Mi volto verso Luca che sta ancora dormendo e mentre ripenso alla nostra serata romantica, d’un tratto, un alone di tristezza invade il mio pancreas. Lo stomaco si stringe.
Avevo espressamente chiesto al cervello di spegnersi, di lasciare stare quel tasto dolente, ma ora, fa di testa sua.
E come potrebbe essere altrimenti?
Il barlume della ragione si permette di ricordarmi che continuare a ignorare la mia sana curiosità sarebbe un grave errore. Se davvero credo di essere la donna che renderà Luca felice, devo sapere cosa ha scatenato le sue dipendenze. Non posso fingere che non siano esistite, che non ci riguardino più: ora fanno parte anche di me.
Mi rimetto a fissare le travi sbiancate e penso che forse dovremmo metterci a nudo tutti e due e mostrare ciò che siamo, ciò che siamo stati, senza temere di essere giudicati: è questo l’amore.
Anche io gli ho taciuto un trascorso del mio passato di cui non vado fiera. Anche io non ho trovato il coraggio di parlargliene. Non siamo poi così diversi.
Non sa nulla del mio disturbo e del difficile rapporto che ho avuto con l’autostima.
E seppure sia difficile da credere, la felicità è un concetto così soggettivo da rendere plausibile la sua ricerca in luoghi inaspettati, spesso dove risiede la stessa infelicità. So cosa significa cercare un posto in cui sentirsi accettati, ma piango a rivedermi in ginocchio sul pavimento del bagno, ai piedi di quel water — con le lacrime agli occhi, il mascara sciupato — nel tentativo di liberarmi della cena e di un peso opprimente.
A un tratto, mentre me ne sto lì, continuando a fissare le travi e convincendomi che la mia confessione è assolutamente necessaria per aiutare Luca ad aprirsi, sento i suoi occhi su di me. Mi volto a guardarlo, sorride, mi prende il viso tra le mani e dice: “sembri triste.”
E dire che sto anche sorridendo.
“Devo parlarti di una cosa.” mormoro.
“So cosa vuoi dirmi.”
Garantisco di no.
“Sento che sei preoccupata per me, hai paura che possa succedere di nuovo…”

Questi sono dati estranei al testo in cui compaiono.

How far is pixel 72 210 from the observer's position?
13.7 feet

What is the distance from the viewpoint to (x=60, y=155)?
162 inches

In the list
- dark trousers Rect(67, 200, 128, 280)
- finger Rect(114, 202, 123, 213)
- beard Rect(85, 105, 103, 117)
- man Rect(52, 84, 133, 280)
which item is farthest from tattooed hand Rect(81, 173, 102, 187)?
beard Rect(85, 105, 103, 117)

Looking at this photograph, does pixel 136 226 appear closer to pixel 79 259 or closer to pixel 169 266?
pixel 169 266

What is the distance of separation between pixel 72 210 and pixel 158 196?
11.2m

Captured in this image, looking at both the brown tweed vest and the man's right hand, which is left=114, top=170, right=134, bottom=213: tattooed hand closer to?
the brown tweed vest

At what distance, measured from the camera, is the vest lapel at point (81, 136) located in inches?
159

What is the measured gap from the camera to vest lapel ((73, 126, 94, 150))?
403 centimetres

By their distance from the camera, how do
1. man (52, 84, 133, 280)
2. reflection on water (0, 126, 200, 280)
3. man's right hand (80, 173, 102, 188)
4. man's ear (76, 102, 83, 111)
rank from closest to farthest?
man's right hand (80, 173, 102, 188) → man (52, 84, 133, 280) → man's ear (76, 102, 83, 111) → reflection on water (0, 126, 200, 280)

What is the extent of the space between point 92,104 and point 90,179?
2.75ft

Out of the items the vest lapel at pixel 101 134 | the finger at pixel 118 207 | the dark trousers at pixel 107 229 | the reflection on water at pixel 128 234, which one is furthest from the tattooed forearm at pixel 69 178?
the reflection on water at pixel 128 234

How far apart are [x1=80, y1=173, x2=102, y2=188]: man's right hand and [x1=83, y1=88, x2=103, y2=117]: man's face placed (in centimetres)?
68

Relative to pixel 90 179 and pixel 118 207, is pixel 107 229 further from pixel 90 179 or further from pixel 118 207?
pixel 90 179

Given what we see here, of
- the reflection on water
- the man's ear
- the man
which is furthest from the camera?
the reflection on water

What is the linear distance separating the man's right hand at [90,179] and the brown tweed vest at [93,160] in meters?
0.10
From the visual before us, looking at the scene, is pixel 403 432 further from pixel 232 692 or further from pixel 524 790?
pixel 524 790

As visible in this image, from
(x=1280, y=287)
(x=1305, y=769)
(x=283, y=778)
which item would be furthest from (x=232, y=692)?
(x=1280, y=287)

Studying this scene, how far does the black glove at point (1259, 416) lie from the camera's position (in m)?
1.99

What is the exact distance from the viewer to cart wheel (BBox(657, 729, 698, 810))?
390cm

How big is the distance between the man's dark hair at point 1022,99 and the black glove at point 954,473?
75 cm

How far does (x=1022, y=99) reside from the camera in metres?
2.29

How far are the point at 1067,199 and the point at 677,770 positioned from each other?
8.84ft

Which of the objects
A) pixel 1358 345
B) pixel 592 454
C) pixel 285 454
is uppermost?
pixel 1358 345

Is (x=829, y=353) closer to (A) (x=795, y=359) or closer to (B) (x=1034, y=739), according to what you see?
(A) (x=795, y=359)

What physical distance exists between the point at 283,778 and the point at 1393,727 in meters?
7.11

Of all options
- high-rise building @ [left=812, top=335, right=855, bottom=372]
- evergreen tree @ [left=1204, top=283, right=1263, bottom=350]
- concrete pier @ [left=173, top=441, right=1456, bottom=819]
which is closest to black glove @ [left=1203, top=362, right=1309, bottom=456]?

“Ed è per questo che ho bisogno di conoscere la storia dall’inizio.” lo interrompo. “Ti amo e non voglio fingere che ciò che ha riguardato il tuo passato mi lasci indifferente. Ho avuto bisogno di metabolizzare la cosa, lo ammetto, ma ora sono pronta ad ascoltare il resto, anche a piccole dosi, se ritieni necessario, ma dimmi ciò che devo sapere.”
Sembra un’implorazione più che una richiesta, ma confesso che questa attesa ha messo i miei nervi a dura prova. Per dirla in breve, non vedo l’ora di arrivare a un dunque, mi sembra di essere dentro a una puntata di Beautiful.
“A piccole dosi.” ripete sorridendo. “Credo di aver pensato più o meno la stessa cosa.”
I cellulari sono spenti, non ci sarà nessuna telefonata disturbatrice. Il secondo viaggio sulla macchina del tempo, diretta al suo passato, sta per iniziare. Virtualmente allaccio la cintura.